Inside the OT, things went like clockwork. The incision was made within seconds and we
proceeded to dissect the tissues over the trachea in quick time, a scalpel in one hand, a
retractor in another, a nurse daubing the small amounts of blood with a sterile gauze
and the Oxymeter showing an Oxygen saturation in the 90's. All clockwork, all routine
till we exposed the trachea.

But there was no trachea, none that would take a tube, of any size, even an infant
feeding tube. Her stenosis was far worse than the X-Ray showed. She was breathing
through a tiny hole just above where the trachea starts. The usual OT table talk changed
to rushed, hushed, urgent whispers as we rapidly cut further down, almost till where the
neck meets the chest, oblivious of the increasing bleeding, desperately trying to get hold
of an opening, anything that would relieve the stridor, which, by now, was audible even
outside the OT doors. She was dying and we knew it. But we were doctors and saving
lives was our job. We had been there before but the endings had been happy.

We cut the trachea again further down. No lumen. We cut again, further down. No
lumen. The saturation started dropping and the oxymeter sounds started slowing. In the

end, we never managed to make an opening into a lumen. Nothing would go through the
tiny hole we spotted. In front of us she slipped into silence, that sudden absence of
breathing that every airway surgeon dreads. The sounds became fainter, the saturation
continued to drop and we could no nothing. The team of anaesthetists surrounding us
tried all they could, but she let go, her tired, oxygen starved body gave up. In front of
me, she became my first death in which I had been a participant.

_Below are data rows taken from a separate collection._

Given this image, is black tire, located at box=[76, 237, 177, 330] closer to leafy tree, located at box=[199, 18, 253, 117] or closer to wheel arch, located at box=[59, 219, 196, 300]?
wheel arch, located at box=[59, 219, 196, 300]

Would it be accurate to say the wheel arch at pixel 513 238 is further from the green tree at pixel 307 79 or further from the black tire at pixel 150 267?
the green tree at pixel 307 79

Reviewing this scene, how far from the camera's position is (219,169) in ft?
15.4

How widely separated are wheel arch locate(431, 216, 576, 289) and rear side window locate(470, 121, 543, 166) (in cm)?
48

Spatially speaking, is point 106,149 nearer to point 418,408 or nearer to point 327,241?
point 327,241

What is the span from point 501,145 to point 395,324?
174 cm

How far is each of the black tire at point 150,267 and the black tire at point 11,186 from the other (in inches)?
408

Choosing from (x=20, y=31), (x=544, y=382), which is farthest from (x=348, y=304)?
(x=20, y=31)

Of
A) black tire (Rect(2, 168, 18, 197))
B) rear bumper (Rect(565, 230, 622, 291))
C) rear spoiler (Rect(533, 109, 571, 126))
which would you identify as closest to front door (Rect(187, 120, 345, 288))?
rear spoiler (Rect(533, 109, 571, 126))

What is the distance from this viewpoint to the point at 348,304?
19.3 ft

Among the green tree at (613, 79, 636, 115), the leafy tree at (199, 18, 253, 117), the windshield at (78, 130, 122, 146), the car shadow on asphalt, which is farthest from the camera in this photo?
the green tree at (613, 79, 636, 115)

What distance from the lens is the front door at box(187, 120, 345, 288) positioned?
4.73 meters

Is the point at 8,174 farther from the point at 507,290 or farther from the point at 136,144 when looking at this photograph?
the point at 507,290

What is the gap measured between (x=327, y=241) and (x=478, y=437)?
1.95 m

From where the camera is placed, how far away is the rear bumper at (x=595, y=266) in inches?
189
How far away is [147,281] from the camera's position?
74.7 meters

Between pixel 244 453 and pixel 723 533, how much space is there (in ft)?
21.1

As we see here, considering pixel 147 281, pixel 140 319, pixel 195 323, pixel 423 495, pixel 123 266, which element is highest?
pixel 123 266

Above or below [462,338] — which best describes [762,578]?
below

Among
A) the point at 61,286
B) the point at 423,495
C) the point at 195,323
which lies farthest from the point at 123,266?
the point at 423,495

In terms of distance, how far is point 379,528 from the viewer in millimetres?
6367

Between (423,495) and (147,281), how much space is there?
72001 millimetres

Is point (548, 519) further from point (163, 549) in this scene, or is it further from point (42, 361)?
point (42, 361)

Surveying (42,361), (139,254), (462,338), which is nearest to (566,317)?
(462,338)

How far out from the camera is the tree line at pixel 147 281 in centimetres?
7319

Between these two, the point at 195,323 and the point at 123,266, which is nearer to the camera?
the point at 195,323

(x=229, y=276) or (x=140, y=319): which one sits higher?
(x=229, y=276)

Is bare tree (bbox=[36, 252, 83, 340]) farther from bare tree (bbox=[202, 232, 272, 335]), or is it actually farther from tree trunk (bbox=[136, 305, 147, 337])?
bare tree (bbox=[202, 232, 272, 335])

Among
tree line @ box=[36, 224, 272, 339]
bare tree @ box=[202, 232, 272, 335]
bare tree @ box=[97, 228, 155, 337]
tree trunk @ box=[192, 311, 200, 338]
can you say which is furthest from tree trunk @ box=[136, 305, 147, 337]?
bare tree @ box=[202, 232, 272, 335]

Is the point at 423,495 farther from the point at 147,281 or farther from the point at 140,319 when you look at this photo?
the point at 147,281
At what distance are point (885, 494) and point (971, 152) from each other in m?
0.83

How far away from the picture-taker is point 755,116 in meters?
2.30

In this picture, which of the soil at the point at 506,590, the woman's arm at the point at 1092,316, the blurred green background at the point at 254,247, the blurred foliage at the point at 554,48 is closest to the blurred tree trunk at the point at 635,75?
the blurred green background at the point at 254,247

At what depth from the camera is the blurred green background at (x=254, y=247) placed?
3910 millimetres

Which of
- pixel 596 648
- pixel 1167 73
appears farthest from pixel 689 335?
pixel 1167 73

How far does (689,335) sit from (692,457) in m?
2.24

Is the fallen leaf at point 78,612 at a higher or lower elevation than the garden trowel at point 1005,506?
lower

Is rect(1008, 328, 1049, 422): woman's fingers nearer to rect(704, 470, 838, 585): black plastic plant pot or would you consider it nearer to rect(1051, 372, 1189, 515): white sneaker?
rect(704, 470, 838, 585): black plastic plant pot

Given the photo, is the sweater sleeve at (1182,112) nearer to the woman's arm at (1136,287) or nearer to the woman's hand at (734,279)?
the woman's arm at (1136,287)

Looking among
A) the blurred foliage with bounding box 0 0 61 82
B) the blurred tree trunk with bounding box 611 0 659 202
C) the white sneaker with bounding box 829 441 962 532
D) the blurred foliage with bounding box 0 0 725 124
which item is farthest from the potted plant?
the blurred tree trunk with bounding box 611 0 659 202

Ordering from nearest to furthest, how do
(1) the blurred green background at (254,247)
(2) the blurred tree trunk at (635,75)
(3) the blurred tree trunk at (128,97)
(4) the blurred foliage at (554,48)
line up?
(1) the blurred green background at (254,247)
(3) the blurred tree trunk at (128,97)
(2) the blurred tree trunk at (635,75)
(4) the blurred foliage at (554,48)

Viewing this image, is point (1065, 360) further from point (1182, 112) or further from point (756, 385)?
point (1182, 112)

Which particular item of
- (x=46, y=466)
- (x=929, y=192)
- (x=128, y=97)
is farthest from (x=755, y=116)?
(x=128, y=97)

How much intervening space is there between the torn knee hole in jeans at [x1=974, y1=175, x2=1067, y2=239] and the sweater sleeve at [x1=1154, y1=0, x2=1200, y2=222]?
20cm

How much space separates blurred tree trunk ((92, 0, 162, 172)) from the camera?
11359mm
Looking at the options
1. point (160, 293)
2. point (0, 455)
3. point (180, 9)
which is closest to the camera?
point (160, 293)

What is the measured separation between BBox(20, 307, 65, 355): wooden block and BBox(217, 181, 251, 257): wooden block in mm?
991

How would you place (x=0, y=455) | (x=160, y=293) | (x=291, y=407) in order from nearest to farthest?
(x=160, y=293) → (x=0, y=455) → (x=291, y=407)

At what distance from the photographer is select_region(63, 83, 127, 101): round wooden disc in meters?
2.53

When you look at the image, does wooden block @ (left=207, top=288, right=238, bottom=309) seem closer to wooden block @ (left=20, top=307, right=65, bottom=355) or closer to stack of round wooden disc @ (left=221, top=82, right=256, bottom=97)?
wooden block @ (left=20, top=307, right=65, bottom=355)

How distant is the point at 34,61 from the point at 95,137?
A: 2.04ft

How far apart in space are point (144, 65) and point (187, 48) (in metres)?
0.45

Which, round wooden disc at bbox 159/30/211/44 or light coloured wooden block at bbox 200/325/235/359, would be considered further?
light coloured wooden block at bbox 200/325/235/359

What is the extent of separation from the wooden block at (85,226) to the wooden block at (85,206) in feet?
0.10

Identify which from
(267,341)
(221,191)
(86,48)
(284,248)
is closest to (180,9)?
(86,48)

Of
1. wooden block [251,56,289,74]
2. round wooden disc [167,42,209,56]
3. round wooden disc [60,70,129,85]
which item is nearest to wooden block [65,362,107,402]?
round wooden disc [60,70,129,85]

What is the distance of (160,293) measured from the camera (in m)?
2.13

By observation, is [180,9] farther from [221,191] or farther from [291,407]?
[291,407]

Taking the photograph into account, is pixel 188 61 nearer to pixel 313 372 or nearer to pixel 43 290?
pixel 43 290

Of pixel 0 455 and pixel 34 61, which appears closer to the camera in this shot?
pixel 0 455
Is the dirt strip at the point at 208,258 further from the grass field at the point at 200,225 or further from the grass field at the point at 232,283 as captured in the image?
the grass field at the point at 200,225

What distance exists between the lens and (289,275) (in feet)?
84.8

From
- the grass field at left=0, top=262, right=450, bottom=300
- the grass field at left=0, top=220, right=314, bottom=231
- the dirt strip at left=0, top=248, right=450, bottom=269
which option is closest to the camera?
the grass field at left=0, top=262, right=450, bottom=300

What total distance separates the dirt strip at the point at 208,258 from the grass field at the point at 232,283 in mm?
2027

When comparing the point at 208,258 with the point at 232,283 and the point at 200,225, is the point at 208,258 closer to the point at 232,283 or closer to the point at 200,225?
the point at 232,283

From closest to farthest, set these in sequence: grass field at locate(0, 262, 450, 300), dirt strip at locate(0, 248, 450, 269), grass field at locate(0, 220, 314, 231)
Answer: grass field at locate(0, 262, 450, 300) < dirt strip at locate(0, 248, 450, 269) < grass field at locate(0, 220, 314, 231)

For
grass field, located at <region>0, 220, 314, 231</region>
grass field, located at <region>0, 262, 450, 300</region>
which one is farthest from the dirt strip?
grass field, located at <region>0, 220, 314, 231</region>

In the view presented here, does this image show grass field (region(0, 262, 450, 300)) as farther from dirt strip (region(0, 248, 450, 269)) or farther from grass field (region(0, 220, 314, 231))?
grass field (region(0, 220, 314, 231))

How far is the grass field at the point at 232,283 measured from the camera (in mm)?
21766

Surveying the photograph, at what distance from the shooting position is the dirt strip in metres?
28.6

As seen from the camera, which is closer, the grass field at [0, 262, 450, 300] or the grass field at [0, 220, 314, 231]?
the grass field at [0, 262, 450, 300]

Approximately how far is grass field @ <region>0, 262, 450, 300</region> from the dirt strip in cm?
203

I wish I could recall how I faced her father standing outside, with a hope on his face it
was our responsibility to realize, and now, our duty to erase. I wish I could recall what I
said, if anything at all.

As the years wind down, I suppose one should be grateful for what one still has, the
memories time has been kind enough to allow us to still cherish. But I cannot help
rewinding the store of my memories to that day in Summer, (or was it Winter) when I
lost my first patient.
And I think of what she would have felt in her dying moments. What would she have
wished for? To see her father again, standing barely 10 feet from her unaware he would
never see her smile, laugh, cry, and breathe again? Did her life flash before her eyes and
in that flash did she see me hunched over her neck, scalpel in hand, trying desperately to
keep those memories still alive? Did she have any regrets? Did she have time for such
thoughts?

I think about my own death at times. If I am fortunate enough to be given notice, what
kind of life will flash before my own eyes? What regrets will I carry? Is it possible to die
happy without a life lived as one's own?

I can do nothing except move on, learn to be more human and accept that death is my
fate too.
But what of her? She will just be she, the girl who died in front of my eyes, leaving me
with a faint, residual perhaps irrational guilt I may never assuage.
I am now 39. But she was just nineteen. And she will always be.